Lastly, the adaptive learning feature of ET-SSL was tested and confirmed by experiments on how the tool can learn new traffic patterns and recognize new anomalies. From Table 14, it can be seen that with the increase in the number of network traffic changes, ET-SSL can still maintain a high detection accuracy through incremental and periodical retraining. This feature makes ET-SSL suitable especially for long term use in areas with changing traffic patterns so that the model will remain efficient in its task.

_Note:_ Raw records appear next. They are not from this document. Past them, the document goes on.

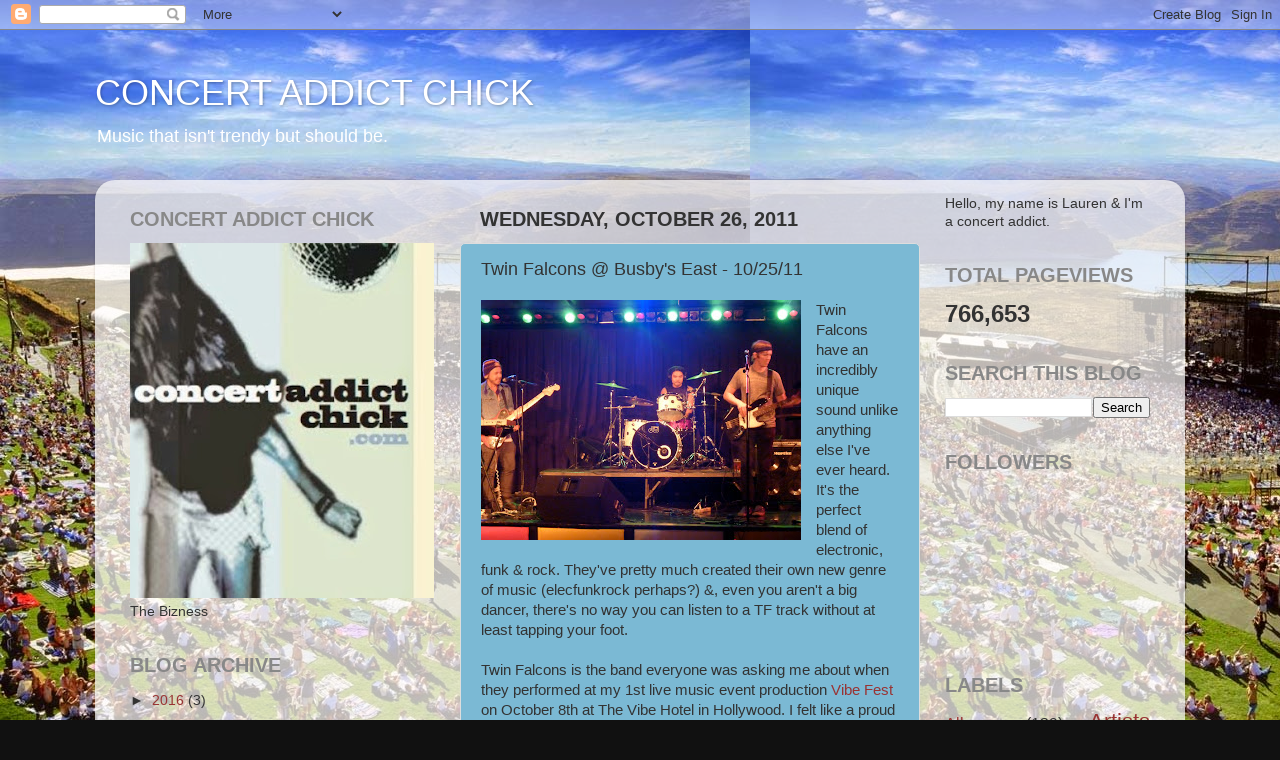

--- FILE ---
content_type: text/html; charset=UTF-8
request_url: http://www.concertaddictchick.com/b/stats?style=BLACK_TRANSPARENT&timeRange=ALL_TIME&token=APq4FmBFo2K8vVgAZ-F6gmHEQe06kFEfZi2wZtGZCKqOEspBKlBTbu7Zw4FfkqNPJUkYLbuk6zXPx-pS7DNheSOtwYNxBkfr_Q
body_size: 261
content:
{"total":766653,"sparklineOptions":{"backgroundColor":{"fillOpacity":0.1,"fill":"#000000"},"series":[{"areaOpacity":0.3,"color":"#202020"}]},"sparklineData":[[0,24],[1,11],[2,17],[3,22],[4,10],[5,15],[6,12],[7,14],[8,22],[9,22],[10,17],[11,21],[12,26],[13,35],[14,23],[15,19],[16,99],[17,31],[18,18],[19,27],[20,32],[21,38],[22,35],[23,32],[24,17],[25,10],[26,17],[27,16],[28,13],[29,11]],"nextTickMs":3600000}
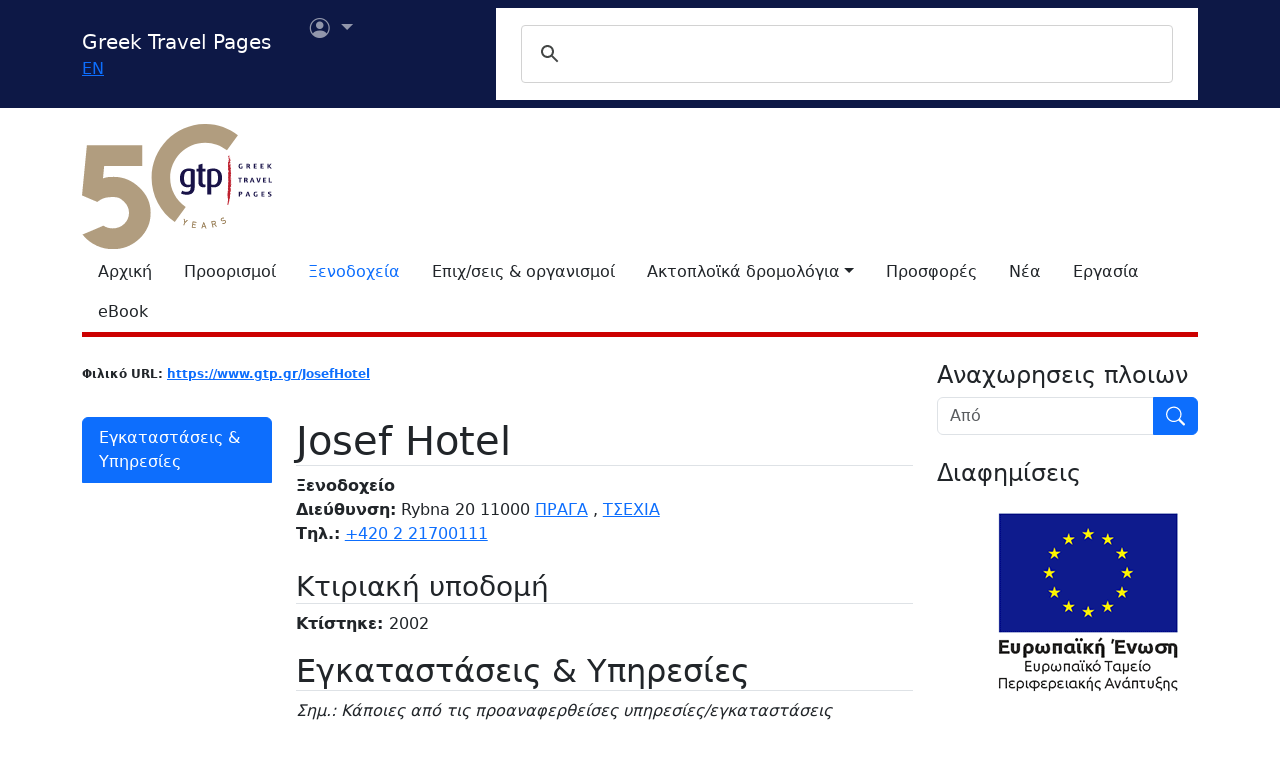

--- FILE ---
content_type: text/html; charset=utf-8
request_url: https://www.google.com/recaptcha/api2/aframe
body_size: 114
content:
<!DOCTYPE HTML><html><head><meta http-equiv="content-type" content="text/html; charset=UTF-8"></head><body><script nonce="bAtsDHxCYanR6S482_UVWg">/** Anti-fraud and anti-abuse applications only. See google.com/recaptcha */ try{var clients={'sodar':'https://pagead2.googlesyndication.com/pagead/sodar?'};window.addEventListener("message",function(a){try{if(a.source===window.parent){var b=JSON.parse(a.data);var c=clients[b['id']];if(c){var d=document.createElement('img');d.src=c+b['params']+'&rc='+(localStorage.getItem("rc::a")?sessionStorage.getItem("rc::b"):"");window.document.body.appendChild(d);sessionStorage.setItem("rc::e",parseInt(sessionStorage.getItem("rc::e")||0)+1);localStorage.setItem("rc::h",'1768735771283');}}}catch(b){}});window.parent.postMessage("_grecaptcha_ready", "*");}catch(b){}</script></body></html>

Thus, the ET-SSL model demonstrates the advantage in terms of accuracy, efficiency, privacy, and scalability. The results demonstrate that it can be applied to real-world scenarios where encrypted network traffic and real-time anomaly detection are critical. Because of its ability to detect both known and unknown threats and because it is capable of processing huge traffic in areas that experience high traffic, ET-SSL is poised to be a major player in the protection of today’s complex networks.

Conclusion

In this work, we presented a new method for anomaly detection on encrypted network traffic, Encrypted Traffic Anomaly Detection using Self Supervised Contrastive Learning (ET-SSL). Without decrypting the data, the model learns features of the traffic and identifies anomalies with a self-supervised contrastive learning. The experiments results show that the proposed model has achieved detection rate of 95% latency of 25 ms and throughput of 10 Gbps, which is suitable for real time implementation in high speed networks. We also studied the model’s robustness to zero day and evasion (TPR = 90%, FPR = 5%). We also evaluated the energy consumption of the system, which is 0.5 Joules per detection, enough for deployment on the low power edge devices such as Raspberry Pi or NVIDIA Jetson Nano. The model discussed in this paper achieves high detection accuracy and energy efficiency, but can be improved by incorporating adaptive learning mechanisms to adapt to dynamic traffic patterns. Overall, the authors find the ET-SSL framework to be beneficial in several ways, including privacy, and in future work the authors will work on further reducing the latency of the proposed model and exploring how the model can be incorporated into current network security frameworks. The drawbacks of this study are that it is based on simulated traffic and requires further experiments on encrypted traffic. Yet the results are encouraging, and it appears that self-supervised learning models can be used for safe and real time detection of anomalies in encrypted network traffic.